» **What the task asks**
Please set down, word for word, the part of the entries that opens with the line containing "How long is" and runs through the last of the entries, both ends included.

» **Data supplied**

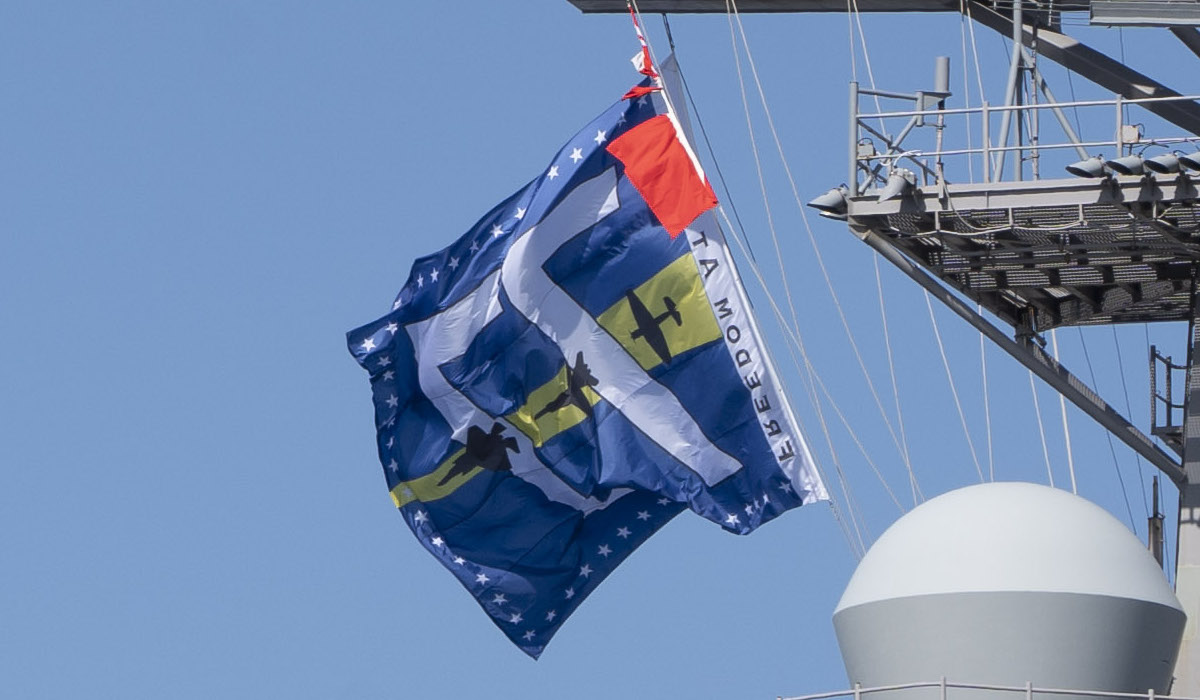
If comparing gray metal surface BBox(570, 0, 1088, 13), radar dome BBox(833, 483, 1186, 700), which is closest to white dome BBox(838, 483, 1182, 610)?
radar dome BBox(833, 483, 1186, 700)

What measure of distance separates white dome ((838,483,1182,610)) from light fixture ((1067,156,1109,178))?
12.5ft

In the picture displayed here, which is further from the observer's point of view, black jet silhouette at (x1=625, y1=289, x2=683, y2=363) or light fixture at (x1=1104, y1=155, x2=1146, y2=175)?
black jet silhouette at (x1=625, y1=289, x2=683, y2=363)

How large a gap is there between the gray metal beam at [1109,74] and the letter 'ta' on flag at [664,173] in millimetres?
4477

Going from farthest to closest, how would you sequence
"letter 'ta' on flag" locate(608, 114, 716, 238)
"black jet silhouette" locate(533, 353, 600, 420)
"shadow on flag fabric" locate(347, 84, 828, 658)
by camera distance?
1. "letter 'ta' on flag" locate(608, 114, 716, 238)
2. "black jet silhouette" locate(533, 353, 600, 420)
3. "shadow on flag fabric" locate(347, 84, 828, 658)

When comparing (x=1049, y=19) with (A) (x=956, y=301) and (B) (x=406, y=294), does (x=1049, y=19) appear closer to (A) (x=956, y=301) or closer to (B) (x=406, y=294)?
(A) (x=956, y=301)

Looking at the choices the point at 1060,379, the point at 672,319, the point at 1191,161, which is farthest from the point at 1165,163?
the point at 672,319

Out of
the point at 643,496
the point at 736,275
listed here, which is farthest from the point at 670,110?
the point at 643,496

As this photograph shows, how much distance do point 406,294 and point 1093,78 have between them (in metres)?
7.96

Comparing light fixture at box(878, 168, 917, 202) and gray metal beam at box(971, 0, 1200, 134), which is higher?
gray metal beam at box(971, 0, 1200, 134)

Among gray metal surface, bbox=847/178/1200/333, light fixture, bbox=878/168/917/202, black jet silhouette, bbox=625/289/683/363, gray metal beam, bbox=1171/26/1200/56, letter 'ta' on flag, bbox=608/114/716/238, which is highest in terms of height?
gray metal beam, bbox=1171/26/1200/56

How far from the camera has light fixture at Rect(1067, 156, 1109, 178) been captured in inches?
1059

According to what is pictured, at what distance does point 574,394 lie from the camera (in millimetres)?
32812

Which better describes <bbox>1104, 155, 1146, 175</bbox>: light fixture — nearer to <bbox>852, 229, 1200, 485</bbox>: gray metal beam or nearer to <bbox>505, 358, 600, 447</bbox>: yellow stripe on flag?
<bbox>852, 229, 1200, 485</bbox>: gray metal beam

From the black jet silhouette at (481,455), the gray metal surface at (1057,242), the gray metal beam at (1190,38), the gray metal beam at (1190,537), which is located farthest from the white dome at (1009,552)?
the black jet silhouette at (481,455)
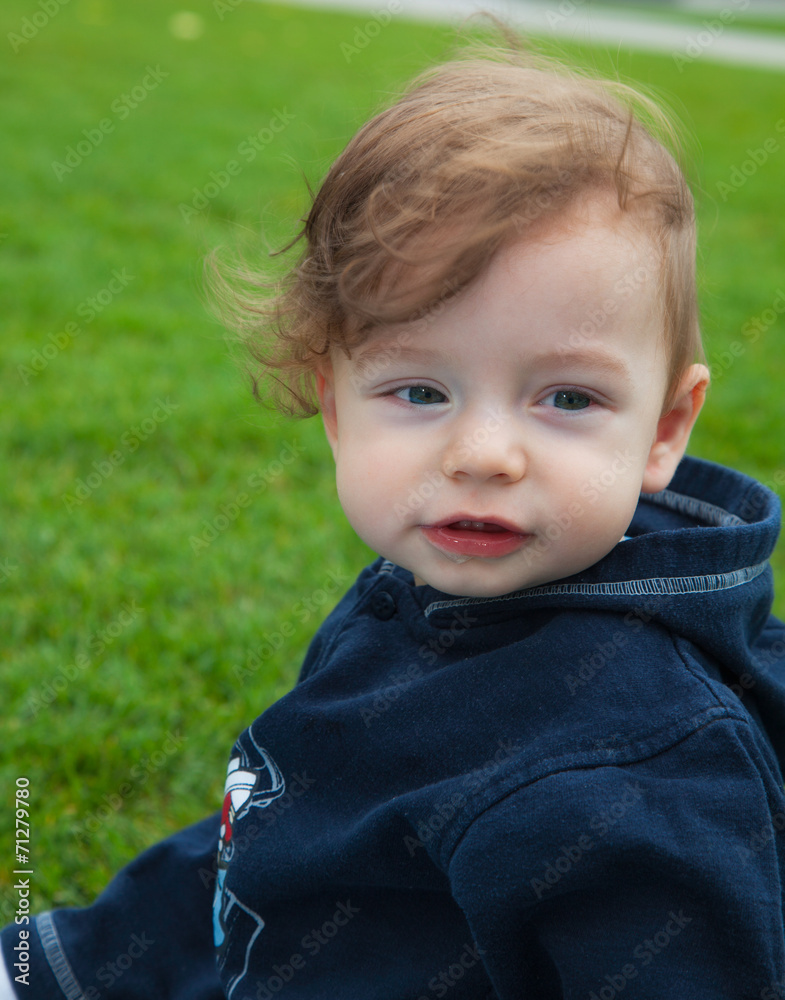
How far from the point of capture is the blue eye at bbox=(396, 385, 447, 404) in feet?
4.33

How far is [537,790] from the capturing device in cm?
119

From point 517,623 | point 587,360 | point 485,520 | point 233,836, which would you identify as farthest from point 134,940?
point 587,360

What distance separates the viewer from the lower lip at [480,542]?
4.29 ft

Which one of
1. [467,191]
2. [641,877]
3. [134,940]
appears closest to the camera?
[641,877]

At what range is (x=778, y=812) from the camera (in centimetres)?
125

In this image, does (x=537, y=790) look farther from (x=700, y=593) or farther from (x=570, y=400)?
(x=570, y=400)

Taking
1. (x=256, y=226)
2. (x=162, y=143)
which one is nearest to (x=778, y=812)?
A: (x=256, y=226)

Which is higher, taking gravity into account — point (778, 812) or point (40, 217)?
point (778, 812)

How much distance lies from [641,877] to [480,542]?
1.47 ft

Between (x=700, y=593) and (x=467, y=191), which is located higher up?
(x=467, y=191)

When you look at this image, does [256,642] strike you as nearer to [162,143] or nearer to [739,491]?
[739,491]

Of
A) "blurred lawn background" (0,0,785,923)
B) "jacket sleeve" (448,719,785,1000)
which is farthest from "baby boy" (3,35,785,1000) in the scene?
"blurred lawn background" (0,0,785,923)

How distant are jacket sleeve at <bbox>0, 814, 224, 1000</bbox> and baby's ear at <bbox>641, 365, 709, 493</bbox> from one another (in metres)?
1.07

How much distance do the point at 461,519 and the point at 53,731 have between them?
1401mm
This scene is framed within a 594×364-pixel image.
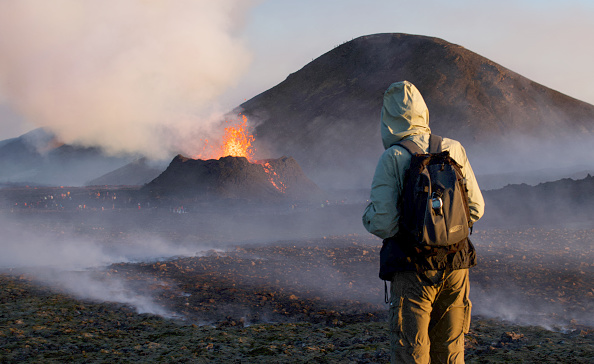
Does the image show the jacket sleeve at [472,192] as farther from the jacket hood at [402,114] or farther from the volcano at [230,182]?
the volcano at [230,182]

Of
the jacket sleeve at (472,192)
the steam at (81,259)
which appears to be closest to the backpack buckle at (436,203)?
the jacket sleeve at (472,192)

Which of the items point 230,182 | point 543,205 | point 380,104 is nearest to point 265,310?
point 543,205

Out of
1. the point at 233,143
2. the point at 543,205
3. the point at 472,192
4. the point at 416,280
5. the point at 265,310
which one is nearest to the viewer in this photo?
the point at 416,280

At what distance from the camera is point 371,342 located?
5.91 metres

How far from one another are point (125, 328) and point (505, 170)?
62.8 meters

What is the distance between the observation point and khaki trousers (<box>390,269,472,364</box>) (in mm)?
2959

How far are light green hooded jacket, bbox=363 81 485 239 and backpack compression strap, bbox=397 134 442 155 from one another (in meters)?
0.03

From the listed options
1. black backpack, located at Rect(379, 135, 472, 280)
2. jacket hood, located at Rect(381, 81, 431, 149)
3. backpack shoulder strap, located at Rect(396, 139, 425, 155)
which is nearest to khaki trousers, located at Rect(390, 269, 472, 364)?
black backpack, located at Rect(379, 135, 472, 280)

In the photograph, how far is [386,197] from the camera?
3.02 meters

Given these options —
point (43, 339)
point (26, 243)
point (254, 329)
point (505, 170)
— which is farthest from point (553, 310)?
point (505, 170)

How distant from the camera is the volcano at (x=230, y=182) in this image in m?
33.4

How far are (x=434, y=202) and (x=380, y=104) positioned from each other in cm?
8338

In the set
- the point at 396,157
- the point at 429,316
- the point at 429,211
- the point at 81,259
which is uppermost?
the point at 396,157

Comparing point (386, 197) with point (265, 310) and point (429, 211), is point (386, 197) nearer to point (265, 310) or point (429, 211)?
point (429, 211)
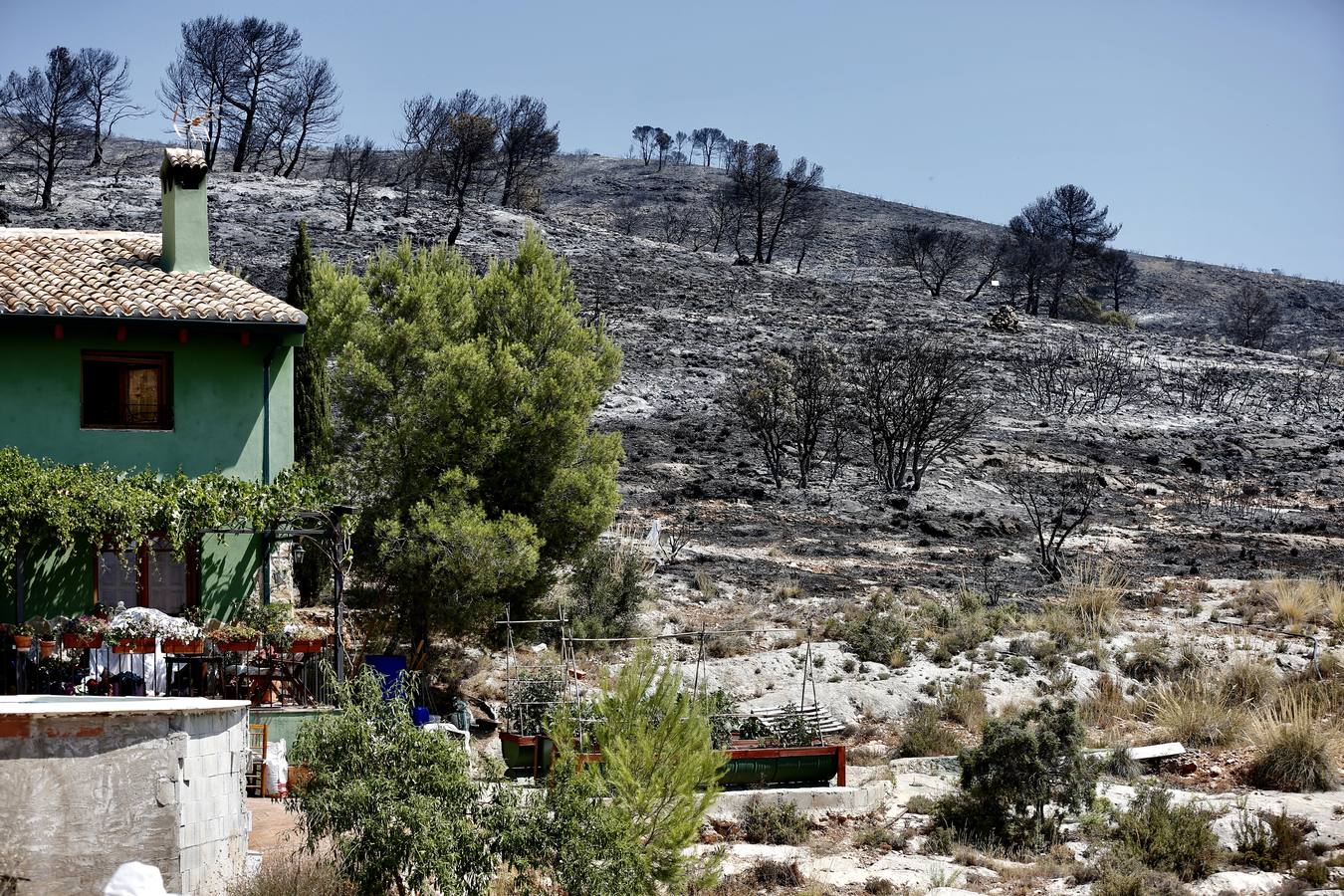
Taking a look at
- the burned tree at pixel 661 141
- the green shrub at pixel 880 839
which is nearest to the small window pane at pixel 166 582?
the green shrub at pixel 880 839

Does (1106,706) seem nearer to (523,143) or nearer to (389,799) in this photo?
(389,799)

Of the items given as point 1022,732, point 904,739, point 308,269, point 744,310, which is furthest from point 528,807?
point 744,310

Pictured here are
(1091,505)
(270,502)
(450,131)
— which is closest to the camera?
(270,502)

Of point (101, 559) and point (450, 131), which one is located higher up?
point (450, 131)

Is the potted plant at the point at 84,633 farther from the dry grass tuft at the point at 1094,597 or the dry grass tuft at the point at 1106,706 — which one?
the dry grass tuft at the point at 1094,597

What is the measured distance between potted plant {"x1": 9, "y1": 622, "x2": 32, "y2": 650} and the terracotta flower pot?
80.7 inches

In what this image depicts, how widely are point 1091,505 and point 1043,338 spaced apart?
27.1m

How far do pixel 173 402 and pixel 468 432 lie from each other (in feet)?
15.7

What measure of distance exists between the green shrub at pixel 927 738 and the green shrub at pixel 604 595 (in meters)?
6.51

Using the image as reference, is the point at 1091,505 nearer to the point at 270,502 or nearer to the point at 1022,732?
the point at 1022,732

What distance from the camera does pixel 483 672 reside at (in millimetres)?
23031

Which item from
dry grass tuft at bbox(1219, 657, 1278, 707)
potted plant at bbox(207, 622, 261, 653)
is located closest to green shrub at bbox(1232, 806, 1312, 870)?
dry grass tuft at bbox(1219, 657, 1278, 707)

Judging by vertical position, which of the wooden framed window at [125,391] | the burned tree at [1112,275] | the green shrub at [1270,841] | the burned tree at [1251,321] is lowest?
the green shrub at [1270,841]

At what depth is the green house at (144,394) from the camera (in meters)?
17.0
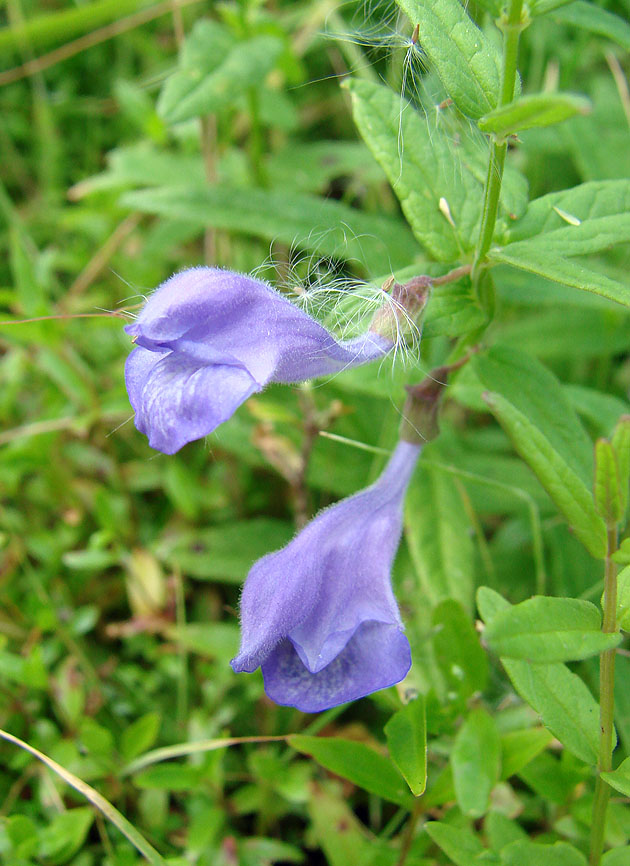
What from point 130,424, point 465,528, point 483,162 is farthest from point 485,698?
point 130,424

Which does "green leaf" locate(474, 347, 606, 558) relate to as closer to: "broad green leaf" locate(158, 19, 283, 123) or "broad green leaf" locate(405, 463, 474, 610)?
"broad green leaf" locate(405, 463, 474, 610)

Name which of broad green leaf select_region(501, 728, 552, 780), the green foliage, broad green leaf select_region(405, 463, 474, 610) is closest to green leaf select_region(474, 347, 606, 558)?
the green foliage

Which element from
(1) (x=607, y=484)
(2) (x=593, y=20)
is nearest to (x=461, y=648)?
(1) (x=607, y=484)

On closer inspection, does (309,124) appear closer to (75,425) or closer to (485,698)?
(75,425)

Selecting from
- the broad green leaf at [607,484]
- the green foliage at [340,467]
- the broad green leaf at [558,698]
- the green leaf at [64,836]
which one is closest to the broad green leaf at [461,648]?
the green foliage at [340,467]

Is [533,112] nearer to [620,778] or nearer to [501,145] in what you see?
[501,145]
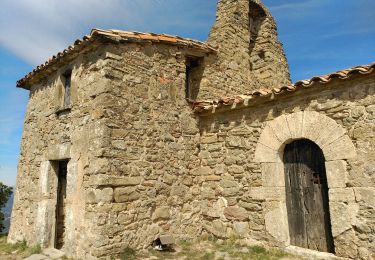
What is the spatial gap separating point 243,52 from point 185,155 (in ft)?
12.1

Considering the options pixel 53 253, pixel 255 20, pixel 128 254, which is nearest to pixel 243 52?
pixel 255 20

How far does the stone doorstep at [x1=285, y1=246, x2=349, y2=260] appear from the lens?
447 centimetres

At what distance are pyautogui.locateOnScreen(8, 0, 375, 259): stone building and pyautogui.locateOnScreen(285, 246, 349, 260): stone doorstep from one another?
0.12m

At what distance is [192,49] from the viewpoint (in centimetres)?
695

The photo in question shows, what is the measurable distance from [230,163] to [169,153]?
124cm

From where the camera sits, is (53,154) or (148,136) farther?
(53,154)

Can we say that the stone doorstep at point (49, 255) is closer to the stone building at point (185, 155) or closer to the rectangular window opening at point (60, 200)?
the stone building at point (185, 155)

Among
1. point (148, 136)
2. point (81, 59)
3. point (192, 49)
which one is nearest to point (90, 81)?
point (81, 59)

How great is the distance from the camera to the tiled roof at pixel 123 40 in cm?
548

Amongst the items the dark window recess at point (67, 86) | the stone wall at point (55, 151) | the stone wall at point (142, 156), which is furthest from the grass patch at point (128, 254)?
the dark window recess at point (67, 86)

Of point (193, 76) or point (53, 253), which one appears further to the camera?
point (193, 76)

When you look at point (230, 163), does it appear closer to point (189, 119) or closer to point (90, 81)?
point (189, 119)

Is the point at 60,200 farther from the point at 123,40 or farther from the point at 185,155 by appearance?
the point at 123,40

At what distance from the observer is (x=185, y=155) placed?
251 inches
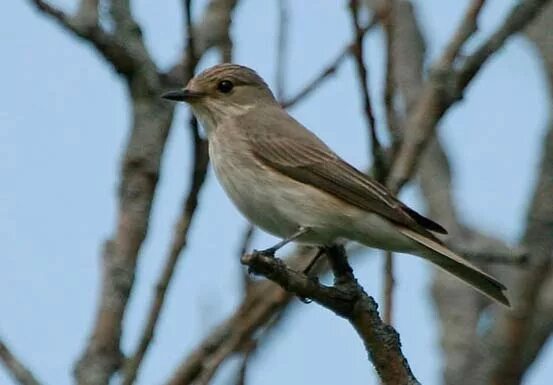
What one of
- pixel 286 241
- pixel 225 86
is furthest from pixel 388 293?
pixel 225 86

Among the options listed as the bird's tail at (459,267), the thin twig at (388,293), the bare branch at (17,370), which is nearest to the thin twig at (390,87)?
the bird's tail at (459,267)

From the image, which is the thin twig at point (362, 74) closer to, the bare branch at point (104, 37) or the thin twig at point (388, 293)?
the thin twig at point (388, 293)

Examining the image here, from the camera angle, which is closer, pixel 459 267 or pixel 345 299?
pixel 345 299

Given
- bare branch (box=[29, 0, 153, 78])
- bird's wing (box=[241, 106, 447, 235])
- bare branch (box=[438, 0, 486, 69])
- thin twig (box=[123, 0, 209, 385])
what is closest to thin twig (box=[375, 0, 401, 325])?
bird's wing (box=[241, 106, 447, 235])

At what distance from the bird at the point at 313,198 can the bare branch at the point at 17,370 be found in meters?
1.10

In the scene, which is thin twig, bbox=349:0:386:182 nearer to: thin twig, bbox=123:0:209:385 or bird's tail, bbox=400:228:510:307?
bird's tail, bbox=400:228:510:307

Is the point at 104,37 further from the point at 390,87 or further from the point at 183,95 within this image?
the point at 390,87

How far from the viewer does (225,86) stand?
19.4ft

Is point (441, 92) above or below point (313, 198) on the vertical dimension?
above

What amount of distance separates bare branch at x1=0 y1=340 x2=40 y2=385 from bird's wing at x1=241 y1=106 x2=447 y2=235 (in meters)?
1.63

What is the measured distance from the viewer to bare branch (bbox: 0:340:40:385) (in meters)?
3.86

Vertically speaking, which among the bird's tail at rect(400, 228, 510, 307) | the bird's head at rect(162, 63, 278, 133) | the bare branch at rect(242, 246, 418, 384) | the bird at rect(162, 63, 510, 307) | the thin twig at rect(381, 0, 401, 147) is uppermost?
the thin twig at rect(381, 0, 401, 147)

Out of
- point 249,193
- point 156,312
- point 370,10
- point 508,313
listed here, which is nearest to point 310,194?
point 249,193

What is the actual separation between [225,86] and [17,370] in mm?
2321
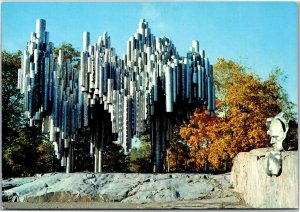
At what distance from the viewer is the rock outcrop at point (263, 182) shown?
9.52m

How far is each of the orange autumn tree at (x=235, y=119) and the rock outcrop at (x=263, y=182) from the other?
8.86 metres

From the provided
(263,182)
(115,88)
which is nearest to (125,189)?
(115,88)

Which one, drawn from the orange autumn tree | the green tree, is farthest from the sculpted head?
the green tree

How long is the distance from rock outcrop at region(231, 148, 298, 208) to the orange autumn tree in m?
8.86

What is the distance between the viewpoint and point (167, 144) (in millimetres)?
16359

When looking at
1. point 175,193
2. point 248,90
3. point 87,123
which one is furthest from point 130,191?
point 248,90

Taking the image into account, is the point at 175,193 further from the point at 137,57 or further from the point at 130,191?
the point at 137,57

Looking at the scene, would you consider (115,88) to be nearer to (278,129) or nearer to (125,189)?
(125,189)

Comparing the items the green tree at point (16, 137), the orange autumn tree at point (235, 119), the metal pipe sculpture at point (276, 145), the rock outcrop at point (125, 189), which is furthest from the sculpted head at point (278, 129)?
the green tree at point (16, 137)

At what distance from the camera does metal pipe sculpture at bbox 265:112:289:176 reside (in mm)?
9680

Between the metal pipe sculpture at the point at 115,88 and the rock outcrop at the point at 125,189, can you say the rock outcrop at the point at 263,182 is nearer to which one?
the rock outcrop at the point at 125,189

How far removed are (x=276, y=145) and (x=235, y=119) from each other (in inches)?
473

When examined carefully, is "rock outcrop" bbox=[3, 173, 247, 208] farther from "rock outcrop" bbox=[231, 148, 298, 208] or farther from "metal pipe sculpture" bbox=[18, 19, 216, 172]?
"metal pipe sculpture" bbox=[18, 19, 216, 172]

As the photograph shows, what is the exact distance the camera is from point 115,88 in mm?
15305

» **Final result**
How long is the distance from rock outcrop at region(231, 148, 298, 208) to the orange autumn tree in m?
8.86

What is the distance between the viewpoint and point (167, 144) (in millimetres)?
16359

When looking at
1. point 175,193
2. point 248,90
3. point 87,123
which one is furthest from point 130,191?
point 248,90

Taking the image into account, is the point at 175,193 further from the point at 137,57 or further from the point at 130,191?
the point at 137,57

Looking at the scene, would you consider (115,88) to be nearer to (278,129) or nearer to (125,189)?
(125,189)

Comparing the items the green tree at point (16, 137), the orange autumn tree at point (235, 119), the metal pipe sculpture at point (276, 145), the rock outcrop at point (125, 189), which is furthest from the sculpted head at point (278, 129)?
the green tree at point (16, 137)

At what distance from the camera does metal pipe sculpture at bbox 265:112:289:176 reside (in mm)?
9680

Between the metal pipe sculpture at the point at 115,88 and the rock outcrop at the point at 125,189, can you say the rock outcrop at the point at 263,182 is nearer to which one?
the rock outcrop at the point at 125,189

How far removed are (x=276, y=145) and (x=235, y=119) from each other (in inches)?
473

When examined carefully, is "rock outcrop" bbox=[3, 173, 247, 208] farther from "rock outcrop" bbox=[231, 148, 298, 208] or farther from "metal pipe sculpture" bbox=[18, 19, 216, 172]?
"metal pipe sculpture" bbox=[18, 19, 216, 172]

As the photograph shows, what is the exact distance the camera is from point 115,88 in mm?
15305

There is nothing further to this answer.